Ecarter le danger d’inondation

«Comme prévu, nous avons réussi à stabiliser le fond de la rivière», tel est le bilan que tire Ruedi Mosimann, onuze ans après. «En outre, la zone a été revalorisée sur le plan écologique.» Et, surtout, le danger d’inondations ou de crues est écarté.

Ruedi Mosimann est très satisfait de la collaboration de la commune concernée: «Au début, bien sûr, il a fallu convaincre les autorités politiques de l’utilité de ce projet.» Mais, une fois cet obstacle franchi, le projet a pu être mis en place rapidement et sans bureaucratie inutile.

Et puis, ce qui a surtout permis de mener à bien le projet, c’est son coût: il ne revenait pas plus cher que la construction d’un nouveau seuil.

Les eaux ne seront plus le parent pauvre

Alors que la forêt est protégée et entretenue depuis très longtemps, ruisseaux et rivières ont été longtemps considérés comme des menaces potentielles. En conséquence, ils ont été bétonnés, canalisés, endigués.

Ce n’est que dans la deuxième moitié du 20e siècle que l’on a pris conscience de l’importance vitale des eaux pour les animaux et les plantes.

Avec son fonds de revitalisation, le Canton de Berne fait œuvre de pionnier. Outre le projet de l’Emme, d’autres sont train d’être réalisés sur la Kander et l’Aar. Mais d’autres cantons ont également commencé à accorder plus d’attention à leurs cours d’eau.

Il existe des projets par exemple pour la Thur en Suisse orientale ou le Rhin à Coire. Sur le plan suisse, le projet le plus important concerne le Rhône.

Sur le plan fédéral, la Confédération pratique une politique d’incitation en faveur d’une exploitation plus naturelle des eaux de rivière. Elle met un accent particulier sur la protection des zones alluviales.

Résistances locales

Andreas Götz, vice-directeur de l’Office fédéral des eaux et de la géologie, est convaincu qu’il faut accorder plus d’espace aux cours d’eau. «Les zones alluviales offrent une bonne capacité de rétention naturelle. Elles doivent être conservées et, partout où c’est possible, reconstituées.»

Tout ne monde n’est pas du même avis, toutes les communes ne se montrent pas aussi enthousiastes. La revalorisation dérange surtout les milieux agricoles. Souvent, riverains et communes se querellent à propos du coût.

Ruedi Mosimann ne semble pas rencontrer ce genre de difficulté en Emmental. Il est déjà en train de travailler sur d’autres sites de l’Emme et de ses affluents. Quatre projets sont déjà en voie de réalisation.

Il est convaincu d’avoir fait le bon choix: «En général, la revitalisation est bénéfique pour l’environnement: il y a plus de poissons, plus de petits animaux, plus d’oiseaux et une plus grande diversité biologique. Bref, il n’y a que des points positifs!»

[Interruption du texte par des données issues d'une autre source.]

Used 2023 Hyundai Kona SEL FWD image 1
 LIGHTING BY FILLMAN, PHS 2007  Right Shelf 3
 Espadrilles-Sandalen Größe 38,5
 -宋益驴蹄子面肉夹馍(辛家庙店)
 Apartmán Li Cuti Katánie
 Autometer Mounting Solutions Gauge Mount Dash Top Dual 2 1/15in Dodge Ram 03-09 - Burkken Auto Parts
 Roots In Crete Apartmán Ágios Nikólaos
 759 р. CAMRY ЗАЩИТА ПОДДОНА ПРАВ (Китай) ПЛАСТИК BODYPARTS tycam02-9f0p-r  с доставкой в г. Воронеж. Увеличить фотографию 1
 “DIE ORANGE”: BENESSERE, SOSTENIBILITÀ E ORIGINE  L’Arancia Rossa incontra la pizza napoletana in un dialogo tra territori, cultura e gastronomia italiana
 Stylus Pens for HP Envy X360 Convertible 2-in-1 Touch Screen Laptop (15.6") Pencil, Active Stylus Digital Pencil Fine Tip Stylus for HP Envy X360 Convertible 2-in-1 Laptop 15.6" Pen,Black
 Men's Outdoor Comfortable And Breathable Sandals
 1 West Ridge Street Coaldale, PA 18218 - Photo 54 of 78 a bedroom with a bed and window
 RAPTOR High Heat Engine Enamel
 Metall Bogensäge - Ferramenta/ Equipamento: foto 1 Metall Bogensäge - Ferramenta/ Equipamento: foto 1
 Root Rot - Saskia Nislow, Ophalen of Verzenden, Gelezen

swissinfo, Christian Raaflaub (traduction: Isabelle Eichenberger)

– Pendant des siècles, les humains ont réprimé et canalisé ruisseaux et rivières, afin de pouvoir exploiter les vallées et les prairies.

– Mais les digues ne résistaient pas à toutes les intempéries, les débordements et les inondations menaçaient de faire des ravages. Dans le passé comme aujourd’hui, la Suisse a vécu de nombreuses catastrophes naturelles de ce genre.

– Si le cours des rivières est revitalisé, les eaux ont plus d’espace. Le danger d’inondation peut ainsi être considérablement écarté. En outre, les nouveaux écosystèmes ainsi créés offrent à leur tour un espace à de nombreuses plantes et animaux.